In the 1990s, Congress arranged that type of deal with the U.S. Postal Service.
How’s that, you say? Well, it’s complicated, as most things involving the federal budget and the Postal Service tend to be. Our recent white paper walks readers through the history of the revenue forgone reimbursement, as this quirky little payment schedule with big implications is called.

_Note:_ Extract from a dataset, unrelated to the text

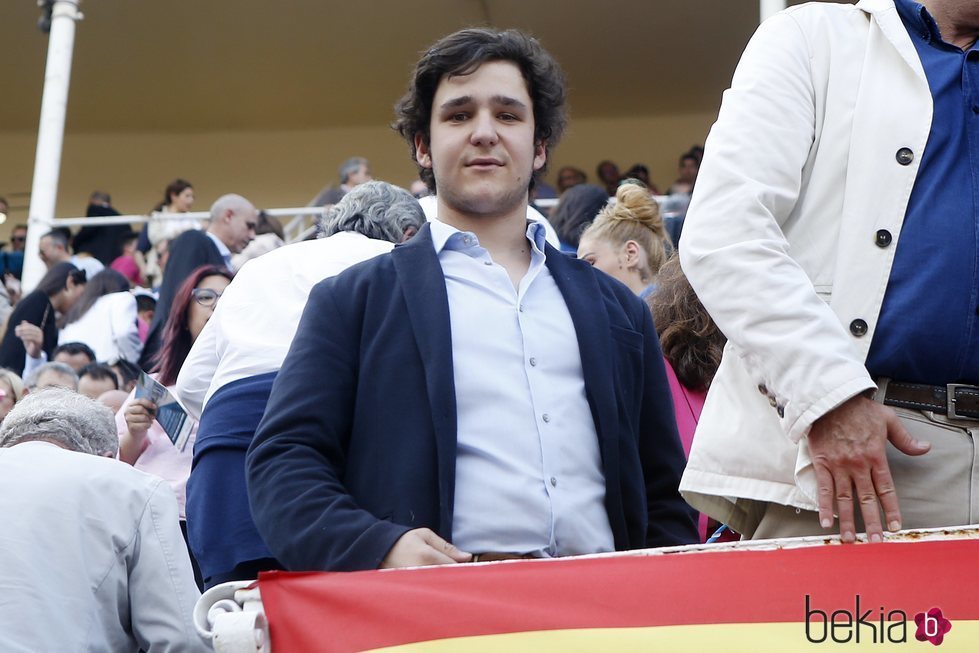 Froilán muy sonriente en una tarde de toros en Las Ventas durante la Feria de San Isidro 2018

When Congress reorganized the Postal Service in 1970, it promised to appropriate funds to pay the difference between the special rates it mandated for certain types of mail it considered socially valuable (such as nonprofit mailings, reduced postage for libraries, and free mail for the blind) and regular postage. These funds represented what was known as “revenue forgone” because the Postal Service, as a self-sustaining entity, was forgoing money it would ordinarily receive.
Things chugged along until the early 1990s when Congress had second thoughts. At the same time, it refused to allow the Postal Service to raise rates for these mail types, as allowed under law. Losses on revenue forgone began to mount.
Congress attempted to resolve the issue with the Revenue Forgone Reform Act of 1993. The discounts and the number of eligible groups were reduced with the remaining costs passed on to other mailers. Only free mail for the blind and overseas voters would continue to be covered by appropriations. To pay the Postal Service back for the unpaid revenue forgone – a total $1.2 billion – the law established a 42-year, interest-free repayment schedule of $29 million annually.
The Postal Service received the payments consistently from 1994 to 2010, but starting in fiscal year 2011, payments were reduced or skipped for the next 4 years. The Office of Management and Budget has proposed ending the payments. While payments resumed for 2015 and 2016, $105 million is past due. And there is no guarantee the remaining payments will be made. In total, the Postal Service is owed $656 million. If interest were included, this would be $1.6 billion.
Although the annual $29 million amount is small, consistent payments are important to the Postal Service’s bottom line. If Congress were to again stop payments, the Postal Service may be forced to conclude that repayment is unlikely and declare the amount it has booked as bad debt — as required under accounting principles. One solution may simply be to net the amount the Postal Service is owed against its own debt ($15 billion it has borrowed from Treasury Department) to the Treasury. This would end the complication of the $29 million payments for appropriators and the Postal Service.
In the grand scheme of postal finances, the revenue forgone payments might seem like an obscure footnote in the financial statements. But they are symptomatic of a larger problem: How the Postal Service’s finances can get caught up in federal budget concerns, preventing it from operating in a businesslike way.
What do you think? Are entanglements with the federal budget a problem for the Postal Service? If so, what’s the best way to deal with the issue?